What is required: Your answer should be the number of lines in the listing that hold the string "over", with no other words.
Segment Open
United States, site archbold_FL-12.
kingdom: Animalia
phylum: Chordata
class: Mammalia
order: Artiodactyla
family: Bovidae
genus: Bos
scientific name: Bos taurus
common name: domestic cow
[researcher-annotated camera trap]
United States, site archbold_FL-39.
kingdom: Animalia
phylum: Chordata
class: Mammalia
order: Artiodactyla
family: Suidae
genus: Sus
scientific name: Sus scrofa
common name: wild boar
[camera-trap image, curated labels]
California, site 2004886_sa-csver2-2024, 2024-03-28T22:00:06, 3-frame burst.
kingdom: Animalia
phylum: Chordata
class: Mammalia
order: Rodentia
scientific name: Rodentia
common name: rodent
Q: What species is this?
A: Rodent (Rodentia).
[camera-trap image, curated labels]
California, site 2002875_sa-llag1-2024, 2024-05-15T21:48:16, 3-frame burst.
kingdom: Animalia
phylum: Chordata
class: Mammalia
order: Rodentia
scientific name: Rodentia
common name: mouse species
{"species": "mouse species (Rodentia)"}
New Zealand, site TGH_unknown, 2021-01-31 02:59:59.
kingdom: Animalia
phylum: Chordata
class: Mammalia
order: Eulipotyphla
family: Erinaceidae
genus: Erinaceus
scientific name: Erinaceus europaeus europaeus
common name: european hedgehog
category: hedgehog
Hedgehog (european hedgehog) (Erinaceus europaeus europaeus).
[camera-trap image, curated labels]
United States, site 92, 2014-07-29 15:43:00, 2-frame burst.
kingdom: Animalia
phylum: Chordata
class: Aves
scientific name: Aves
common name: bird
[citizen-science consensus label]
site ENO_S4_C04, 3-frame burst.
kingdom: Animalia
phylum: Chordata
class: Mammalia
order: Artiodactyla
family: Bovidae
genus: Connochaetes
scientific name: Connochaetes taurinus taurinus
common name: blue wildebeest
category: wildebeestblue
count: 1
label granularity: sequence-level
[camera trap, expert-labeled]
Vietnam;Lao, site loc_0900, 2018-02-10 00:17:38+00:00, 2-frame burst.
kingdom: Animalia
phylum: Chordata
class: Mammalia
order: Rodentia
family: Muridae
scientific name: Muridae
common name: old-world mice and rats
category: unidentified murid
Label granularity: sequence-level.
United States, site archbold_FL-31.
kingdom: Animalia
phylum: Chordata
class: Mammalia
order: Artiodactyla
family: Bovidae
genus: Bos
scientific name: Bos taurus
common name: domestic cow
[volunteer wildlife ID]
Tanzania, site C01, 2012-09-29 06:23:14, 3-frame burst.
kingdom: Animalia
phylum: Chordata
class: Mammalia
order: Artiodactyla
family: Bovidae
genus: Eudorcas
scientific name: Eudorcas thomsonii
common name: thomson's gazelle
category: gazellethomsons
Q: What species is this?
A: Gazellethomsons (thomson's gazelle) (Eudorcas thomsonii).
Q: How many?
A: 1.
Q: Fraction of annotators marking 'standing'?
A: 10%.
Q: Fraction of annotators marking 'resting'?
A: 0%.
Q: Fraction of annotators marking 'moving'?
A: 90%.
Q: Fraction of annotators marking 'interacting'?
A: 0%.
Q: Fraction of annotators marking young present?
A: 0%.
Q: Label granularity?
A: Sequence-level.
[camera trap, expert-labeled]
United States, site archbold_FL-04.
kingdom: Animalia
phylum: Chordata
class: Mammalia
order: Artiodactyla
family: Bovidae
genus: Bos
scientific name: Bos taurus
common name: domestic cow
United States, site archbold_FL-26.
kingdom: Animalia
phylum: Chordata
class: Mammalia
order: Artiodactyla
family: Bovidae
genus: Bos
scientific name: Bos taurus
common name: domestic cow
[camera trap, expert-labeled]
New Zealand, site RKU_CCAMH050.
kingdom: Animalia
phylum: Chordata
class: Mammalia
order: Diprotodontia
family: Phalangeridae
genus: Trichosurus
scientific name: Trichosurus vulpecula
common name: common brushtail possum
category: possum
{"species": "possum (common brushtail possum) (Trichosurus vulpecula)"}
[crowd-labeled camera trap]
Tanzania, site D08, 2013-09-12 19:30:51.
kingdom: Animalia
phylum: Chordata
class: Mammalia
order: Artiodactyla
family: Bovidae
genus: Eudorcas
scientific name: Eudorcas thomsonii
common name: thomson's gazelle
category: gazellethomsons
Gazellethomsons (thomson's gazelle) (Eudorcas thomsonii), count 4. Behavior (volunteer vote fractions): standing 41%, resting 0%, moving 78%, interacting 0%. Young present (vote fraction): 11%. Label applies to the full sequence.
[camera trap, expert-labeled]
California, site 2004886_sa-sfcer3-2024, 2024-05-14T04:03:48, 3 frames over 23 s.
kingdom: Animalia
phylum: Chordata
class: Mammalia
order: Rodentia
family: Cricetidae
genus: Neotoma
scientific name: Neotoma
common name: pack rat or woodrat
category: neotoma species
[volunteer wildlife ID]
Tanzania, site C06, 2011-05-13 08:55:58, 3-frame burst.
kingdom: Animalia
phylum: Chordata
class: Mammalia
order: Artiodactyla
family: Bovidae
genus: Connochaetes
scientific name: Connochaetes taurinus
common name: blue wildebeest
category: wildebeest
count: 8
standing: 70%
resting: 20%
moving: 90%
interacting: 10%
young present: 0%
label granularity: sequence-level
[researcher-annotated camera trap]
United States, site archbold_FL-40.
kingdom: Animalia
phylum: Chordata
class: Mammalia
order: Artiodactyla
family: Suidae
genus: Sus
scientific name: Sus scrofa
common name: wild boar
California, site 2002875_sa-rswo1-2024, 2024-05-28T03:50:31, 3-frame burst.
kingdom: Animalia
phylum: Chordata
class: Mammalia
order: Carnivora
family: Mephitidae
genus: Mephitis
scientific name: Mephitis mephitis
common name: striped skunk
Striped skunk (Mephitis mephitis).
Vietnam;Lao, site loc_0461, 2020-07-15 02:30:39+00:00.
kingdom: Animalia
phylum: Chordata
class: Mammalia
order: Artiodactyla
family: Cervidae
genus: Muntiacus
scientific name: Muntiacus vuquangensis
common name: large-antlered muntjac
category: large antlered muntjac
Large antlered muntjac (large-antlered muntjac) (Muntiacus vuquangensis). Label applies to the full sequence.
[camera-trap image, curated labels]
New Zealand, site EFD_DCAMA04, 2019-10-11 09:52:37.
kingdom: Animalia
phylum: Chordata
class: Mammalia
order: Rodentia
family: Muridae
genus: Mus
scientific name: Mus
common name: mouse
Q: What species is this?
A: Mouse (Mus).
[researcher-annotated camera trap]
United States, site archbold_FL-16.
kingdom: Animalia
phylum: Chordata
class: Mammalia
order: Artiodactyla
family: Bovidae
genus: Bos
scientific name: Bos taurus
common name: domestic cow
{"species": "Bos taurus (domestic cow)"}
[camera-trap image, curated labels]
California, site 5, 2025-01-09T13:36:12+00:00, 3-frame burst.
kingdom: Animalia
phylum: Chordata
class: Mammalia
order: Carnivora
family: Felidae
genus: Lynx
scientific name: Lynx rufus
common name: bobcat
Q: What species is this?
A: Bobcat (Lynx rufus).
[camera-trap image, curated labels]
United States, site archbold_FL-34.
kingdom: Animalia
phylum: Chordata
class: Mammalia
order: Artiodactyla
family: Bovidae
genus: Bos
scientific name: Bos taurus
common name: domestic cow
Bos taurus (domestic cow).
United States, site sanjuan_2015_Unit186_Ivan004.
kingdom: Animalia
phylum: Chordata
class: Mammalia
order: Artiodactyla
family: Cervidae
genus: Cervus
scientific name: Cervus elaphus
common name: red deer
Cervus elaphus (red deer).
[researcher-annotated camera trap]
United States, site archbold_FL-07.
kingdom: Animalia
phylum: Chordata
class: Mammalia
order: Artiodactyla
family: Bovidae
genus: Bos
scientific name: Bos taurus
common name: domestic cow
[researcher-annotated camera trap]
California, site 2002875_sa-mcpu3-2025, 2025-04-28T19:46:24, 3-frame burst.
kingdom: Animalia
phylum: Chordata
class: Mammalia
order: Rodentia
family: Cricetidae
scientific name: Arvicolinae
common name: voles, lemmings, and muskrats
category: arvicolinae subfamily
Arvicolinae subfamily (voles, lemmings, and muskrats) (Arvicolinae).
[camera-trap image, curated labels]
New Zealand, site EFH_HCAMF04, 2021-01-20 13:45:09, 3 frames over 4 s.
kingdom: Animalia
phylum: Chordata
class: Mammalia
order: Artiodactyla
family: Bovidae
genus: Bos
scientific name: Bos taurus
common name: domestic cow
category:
Segment Closed
Your solution: 2